Copy the data word for word, keeping every line.

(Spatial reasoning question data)
□ □ □ □

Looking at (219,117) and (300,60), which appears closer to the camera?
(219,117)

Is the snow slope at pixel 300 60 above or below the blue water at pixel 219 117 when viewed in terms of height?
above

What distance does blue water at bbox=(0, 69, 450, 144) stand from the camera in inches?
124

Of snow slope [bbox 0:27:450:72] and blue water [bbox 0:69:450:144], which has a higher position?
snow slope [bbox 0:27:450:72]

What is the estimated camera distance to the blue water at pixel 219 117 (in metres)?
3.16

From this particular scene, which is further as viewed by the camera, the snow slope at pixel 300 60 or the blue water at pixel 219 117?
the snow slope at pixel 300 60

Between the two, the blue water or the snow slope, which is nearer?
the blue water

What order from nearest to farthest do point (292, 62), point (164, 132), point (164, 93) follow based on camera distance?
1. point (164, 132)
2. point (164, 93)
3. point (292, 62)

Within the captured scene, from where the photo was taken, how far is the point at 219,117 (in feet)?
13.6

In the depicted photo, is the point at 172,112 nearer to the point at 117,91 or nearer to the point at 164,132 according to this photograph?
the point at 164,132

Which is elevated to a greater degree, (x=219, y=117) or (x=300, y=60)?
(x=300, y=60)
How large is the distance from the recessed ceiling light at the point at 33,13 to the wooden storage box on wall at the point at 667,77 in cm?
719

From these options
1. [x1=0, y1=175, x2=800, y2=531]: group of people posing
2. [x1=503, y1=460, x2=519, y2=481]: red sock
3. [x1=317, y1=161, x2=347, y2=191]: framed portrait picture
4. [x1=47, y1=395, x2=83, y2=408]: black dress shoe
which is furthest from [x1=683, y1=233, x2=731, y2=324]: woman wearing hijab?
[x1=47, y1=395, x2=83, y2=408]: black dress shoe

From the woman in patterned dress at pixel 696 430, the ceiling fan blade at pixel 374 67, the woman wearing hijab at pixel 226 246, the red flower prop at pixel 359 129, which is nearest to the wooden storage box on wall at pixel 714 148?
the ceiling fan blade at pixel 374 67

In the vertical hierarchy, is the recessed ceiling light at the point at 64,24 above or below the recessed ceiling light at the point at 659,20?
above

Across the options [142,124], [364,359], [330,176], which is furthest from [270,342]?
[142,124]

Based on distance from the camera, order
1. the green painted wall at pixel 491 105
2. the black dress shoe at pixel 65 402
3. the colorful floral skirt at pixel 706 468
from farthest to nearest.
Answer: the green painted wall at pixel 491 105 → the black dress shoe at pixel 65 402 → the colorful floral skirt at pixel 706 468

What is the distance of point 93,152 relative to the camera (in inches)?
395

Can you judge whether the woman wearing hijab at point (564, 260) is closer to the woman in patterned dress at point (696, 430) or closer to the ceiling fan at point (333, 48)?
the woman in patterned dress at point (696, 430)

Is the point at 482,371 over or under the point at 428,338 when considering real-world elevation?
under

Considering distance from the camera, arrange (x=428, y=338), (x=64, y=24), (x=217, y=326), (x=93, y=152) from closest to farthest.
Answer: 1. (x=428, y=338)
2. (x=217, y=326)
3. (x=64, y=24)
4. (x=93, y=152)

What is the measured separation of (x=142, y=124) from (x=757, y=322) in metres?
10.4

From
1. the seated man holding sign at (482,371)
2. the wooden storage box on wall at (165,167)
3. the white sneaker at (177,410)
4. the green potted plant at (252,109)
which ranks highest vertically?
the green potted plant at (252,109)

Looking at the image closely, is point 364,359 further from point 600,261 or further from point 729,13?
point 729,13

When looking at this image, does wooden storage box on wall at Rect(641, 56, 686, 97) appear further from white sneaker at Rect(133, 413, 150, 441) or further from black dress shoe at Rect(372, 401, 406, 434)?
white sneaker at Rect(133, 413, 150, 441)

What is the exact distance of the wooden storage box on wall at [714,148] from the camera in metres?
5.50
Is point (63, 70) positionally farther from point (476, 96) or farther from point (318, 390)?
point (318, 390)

□ □ □ □

* _Result of this exercise_
Looking at (219,117) and (300,60), which appears closer to the camera?
(219,117)

Is the snow slope at pixel 300 60 above or below the blue water at pixel 219 117 when viewed in terms of height?
above

What distance does blue water at bbox=(0, 69, 450, 144) stand from the camera in inches?
124

Of snow slope [bbox 0:27:450:72] and blue water [bbox 0:69:450:144], which has a higher position?
snow slope [bbox 0:27:450:72]

What is the estimated camera distance to the blue water at pixel 219 117 (in metres)?
3.16

From this particular scene, which is further as viewed by the camera, the snow slope at pixel 300 60 or the blue water at pixel 219 117?
the snow slope at pixel 300 60

Between the two, the blue water or the snow slope, which is nearer?
the blue water

What order from nearest to farthest do point (292, 62), point (164, 132), point (164, 93) follow based on camera distance?
1. point (164, 132)
2. point (164, 93)
3. point (292, 62)

Within the captured scene, from where the photo was taken, how far is the point at 219,117 (in feet)?
13.6

In the depicted photo, is the point at 172,112 nearer to the point at 117,91 or nearer to the point at 164,132 according to this photograph?
the point at 164,132

Which is elevated to a greater degree, (x=219, y=117) or (x=300, y=60)?
(x=300, y=60)
How large is the distance from the recessed ceiling light at the point at 33,13 to the wooden storage box on wall at the point at 667,77 in cm?
719

From these options
1. [x1=0, y1=175, x2=800, y2=531]: group of people posing
2. [x1=503, y1=460, x2=519, y2=481]: red sock
3. [x1=317, y1=161, x2=347, y2=191]: framed portrait picture
4. [x1=47, y1=395, x2=83, y2=408]: black dress shoe
which is furthest from [x1=683, y1=233, x2=731, y2=324]: woman wearing hijab?
[x1=47, y1=395, x2=83, y2=408]: black dress shoe

From the woman in patterned dress at pixel 696 430, the ceiling fan blade at pixel 374 67, the woman wearing hijab at pixel 226 246, the red flower prop at pixel 359 129, which is nearest to the wooden storage box on wall at pixel 714 148?
the ceiling fan blade at pixel 374 67

In the vertical hierarchy, is the recessed ceiling light at the point at 64,24 above or below the recessed ceiling light at the point at 659,20?
above

Across the options [142,124], [364,359], [330,176], which is furthest from [270,342]?
[142,124]

Based on distance from the camera, order
1. the green painted wall at pixel 491 105
2. the black dress shoe at pixel 65 402
3. the colorful floral skirt at pixel 706 468
from farthest to nearest.
Answer: the green painted wall at pixel 491 105 → the black dress shoe at pixel 65 402 → the colorful floral skirt at pixel 706 468

What is the distance of point 93,152 relative to the camera (in inches)?
395

Can you judge whether the woman wearing hijab at point (564, 260) is closer to the woman in patterned dress at point (696, 430) or closer to the ceiling fan at point (333, 48)?
the woman in patterned dress at point (696, 430)

Is the point at 482,371 over or under the point at 428,338 when considering real-world elevation?
under

Considering distance from the camera, arrange (x=428, y=338), (x=64, y=24), (x=217, y=326), (x=93, y=152) from closest to farthest.
Answer: 1. (x=428, y=338)
2. (x=217, y=326)
3. (x=64, y=24)
4. (x=93, y=152)

What is the measured separation of (x=142, y=124) from (x=757, y=322) in metres?
10.4

From
1. the seated man holding sign at (482,371)
2. the wooden storage box on wall at (165,167)
3. the white sneaker at (177,410)
4. the green potted plant at (252,109)
which ranks highest vertically?
the green potted plant at (252,109)

Looking at the image closely, is point 364,359 further from point 600,261 or further from point 729,13?
point 729,13

When looking at this image, does wooden storage box on wall at Rect(641, 56, 686, 97) appear further from white sneaker at Rect(133, 413, 150, 441) or further from black dress shoe at Rect(372, 401, 406, 434)?
white sneaker at Rect(133, 413, 150, 441)

What is the exact distance of the wooden storage box on wall at [714,148] from the camera in metres?
5.50
Is point (63, 70) positionally farther from point (476, 96) or farther from point (318, 390)?
point (318, 390)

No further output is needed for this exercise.